Re: [PATCH 1/1] sofware node: Only the managing device can unreference managed software node

From: Mike Isely

Date: Wed Feb 25 2026 - 14:42:48 EST


On Wed, 25 Feb 2026, Andy Shevchenko wrote:

> On Tue, Feb 24, 2026 at 01:19:22PM -0600, mike.isely@xxxxxxxxxxxxxxxxx wrote:
> > From: Mike Isely <mike.isely@xxxxxxxxxxxxxxxxx>
>
> Author's and...
>
> > A scenario exists where device_create_managed_software_node() is used
> > to create an swnode instance that will be implicitly shared to a child
> > device despite best intentions not to permit such sharing (per the
> > comment in device_create_managed_software_node()). I encountered this
> > with the sfp kernel module when it was instantiated with properties
>
> SFP? Or is it the name of the actual module in the kernel?

Actual kernel module name, sfp.ko, CONFIG_SFP in .config, named after
the piece of hardware it works with, an SFP cage. This is logic which
monitors SFP cages for hotplug appearance / removal of SFP transceivers.
When a transceiver appears, the sfp kernel module will create a child
hwmon device instance to monitor various bits of metadata from the
transceiver. When that transceiver goes away, the sfp kernel module
will tear down that child hwmon device instance.

The sfp kernel module needs resources configured to know where to
monitor; in our case that is set up dynamically by another locally
written kernel module (which iteracts with an FPGA we have where the SFP
hardware elements reside), and that kernel module will combine
devicetree information with some run-time information to generate the
properties handed off to the sfp kernel module instantiation.

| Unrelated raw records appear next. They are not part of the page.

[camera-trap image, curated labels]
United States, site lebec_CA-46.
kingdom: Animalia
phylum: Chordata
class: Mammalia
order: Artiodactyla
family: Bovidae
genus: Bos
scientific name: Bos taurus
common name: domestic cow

We use
platform_device_register_full() to instantiate it, and that in turn
causes the swnode instance to be created. The hwmon child instance
later created by the sfp module ends up inheriting those resources,
including the swnode instance, from the sfp parent device, and when the
hwmon instance is later torn down, we end up with the use-after-free
problem due to the swnode instance's reference count being incorrectly
decremented by that child device due to the managed flag being set.

If the term SFP is unfamiliar, an explanation can be found here:

https://en.wikipedia.org/wiki/Small_Form-factor_Pluggable


>
> > via a call to platform_device_register_full() - it will create hwmon
> > child devices which get all property references. Unfortunately with
> > just a "managed" boolean in struct swnode handling this, then
> > kobject_put() gets called for the managed aspect when the child device
> > goes away instead of the parent. This leads to premature freeing of
> > the swnode structure, followed by use-after-free problems, heap
> > corruption, and generally chaos / crashes / misbehavior in the kernel.
> >
> > This commit changes that boolean into a pointer to the actual managing
> > struct device, which is then checked against the struct device
> > instance that is actually going away (via the usual call back into
> > software_node_notify_remove()). Thus the child device removal is
> > ignored as it should, and we only do the kobject_put() when the actual
> > managing struct device instance goes away. We effectively carry a
> > little bit more information now so that we can be sure to clean up
> > only when the correct struct device instance is actually going away.
> >
> > Note that while we are now keeping a pointer to a struct device here,
> > this is safe to do because the pointer itself only stays in use while
> > the pointed-to device remains valid. (So no need to be concerned
> > about additional reference counting.)
>
> The term is called "object lifetime".

Meh


>
> > Signed-off-by: Mike Isely <isely@xxxxxxxxx>
>
> ...submitter's addresses are different. Either it should be send from the
> mentioned address, or you should have
>
> From: Author <...>
> ...
>
> SoB: Author <...>
> SoB: Submitter <...>
>
> ...

This isn't the first time I've submitted patches.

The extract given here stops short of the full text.